*Work required*.
Copy the records that follow exactly as written, but not their pictures.

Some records
····················

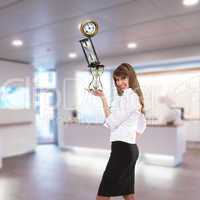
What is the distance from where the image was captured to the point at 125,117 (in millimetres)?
2121

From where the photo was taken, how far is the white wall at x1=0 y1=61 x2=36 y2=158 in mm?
7047

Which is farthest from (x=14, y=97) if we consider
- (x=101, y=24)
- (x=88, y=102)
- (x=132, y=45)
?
(x=101, y=24)

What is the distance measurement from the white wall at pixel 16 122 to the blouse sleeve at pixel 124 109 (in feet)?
17.6

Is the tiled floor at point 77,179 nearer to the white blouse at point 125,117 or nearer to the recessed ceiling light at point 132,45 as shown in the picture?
the white blouse at point 125,117


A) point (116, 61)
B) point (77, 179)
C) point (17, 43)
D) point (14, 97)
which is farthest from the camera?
point (14, 97)

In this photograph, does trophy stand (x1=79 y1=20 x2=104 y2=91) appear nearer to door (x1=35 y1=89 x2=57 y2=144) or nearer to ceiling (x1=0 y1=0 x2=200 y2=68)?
ceiling (x1=0 y1=0 x2=200 y2=68)

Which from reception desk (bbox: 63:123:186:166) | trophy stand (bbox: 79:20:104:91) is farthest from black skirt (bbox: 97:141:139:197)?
reception desk (bbox: 63:123:186:166)

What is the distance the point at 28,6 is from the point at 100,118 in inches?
189

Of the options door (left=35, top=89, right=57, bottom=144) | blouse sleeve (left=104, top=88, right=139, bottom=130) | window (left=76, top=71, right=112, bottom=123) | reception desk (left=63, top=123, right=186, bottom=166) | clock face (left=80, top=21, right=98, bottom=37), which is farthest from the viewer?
door (left=35, top=89, right=57, bottom=144)

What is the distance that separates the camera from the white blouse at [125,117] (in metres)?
2.13

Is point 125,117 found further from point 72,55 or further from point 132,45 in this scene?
point 72,55

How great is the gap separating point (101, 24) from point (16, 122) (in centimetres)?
419

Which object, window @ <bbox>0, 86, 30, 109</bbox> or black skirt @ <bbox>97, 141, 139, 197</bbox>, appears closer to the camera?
black skirt @ <bbox>97, 141, 139, 197</bbox>

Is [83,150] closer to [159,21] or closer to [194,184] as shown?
[194,184]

····················

*Solution to this problem*.
What is the distance from where the image was captured to the point at 125,117 (in millimetres)?
2121

From where the photo was taken, how far is the white wall at x1=0 y1=61 x2=36 y2=158 in mm?
7047

Which is farthest from (x=14, y=97) if we consider
- (x=101, y=24)
- (x=88, y=102)
- (x=132, y=45)
?
(x=101, y=24)

What is the distance measurement from the white wall at pixel 16 122 to the blouse sleeve at pixel 124 109 (in feet)?
17.6

Is the tiled floor at point 77,179 nearer to the white blouse at point 125,117 or nearer to the recessed ceiling light at point 132,45 as shown in the picture?
the white blouse at point 125,117


A) point (116, 61)
B) point (77, 179)
C) point (17, 43)
D) point (14, 97)
which is farthest from the camera?
point (14, 97)

In this photograph, does trophy stand (x1=79 y1=20 x2=104 y2=91) appear nearer to door (x1=35 y1=89 x2=57 y2=144) or nearer to ceiling (x1=0 y1=0 x2=200 y2=68)?
ceiling (x1=0 y1=0 x2=200 y2=68)

Which from reception desk (bbox: 63:123:186:166) | trophy stand (bbox: 79:20:104:91) is farthest from black skirt (bbox: 97:141:139:197)?
reception desk (bbox: 63:123:186:166)

What is the distance the point at 28,6 is from the point at 100,118 in inches?
189

Of the options door (left=35, top=89, right=57, bottom=144) | blouse sleeve (left=104, top=88, right=139, bottom=130) | window (left=76, top=71, right=112, bottom=123) | reception desk (left=63, top=123, right=186, bottom=166) | clock face (left=80, top=21, right=98, bottom=37), which is farthest from the viewer?
door (left=35, top=89, right=57, bottom=144)

What is the distance that separates the camera from the white blouse at [125,117] (in metres)?
2.13

Is point 125,117 found further from point 72,55 or further from point 132,45 in this scene?
point 72,55

How great is the gap separating point (101, 24) from point (16, 122) (in centimetres)?
419

Which object, window @ <bbox>0, 86, 30, 109</bbox> or black skirt @ <bbox>97, 141, 139, 197</bbox>, appears closer to the camera?
black skirt @ <bbox>97, 141, 139, 197</bbox>

Is [83,150] closer to [159,21] or closer to [194,184] as shown?
[194,184]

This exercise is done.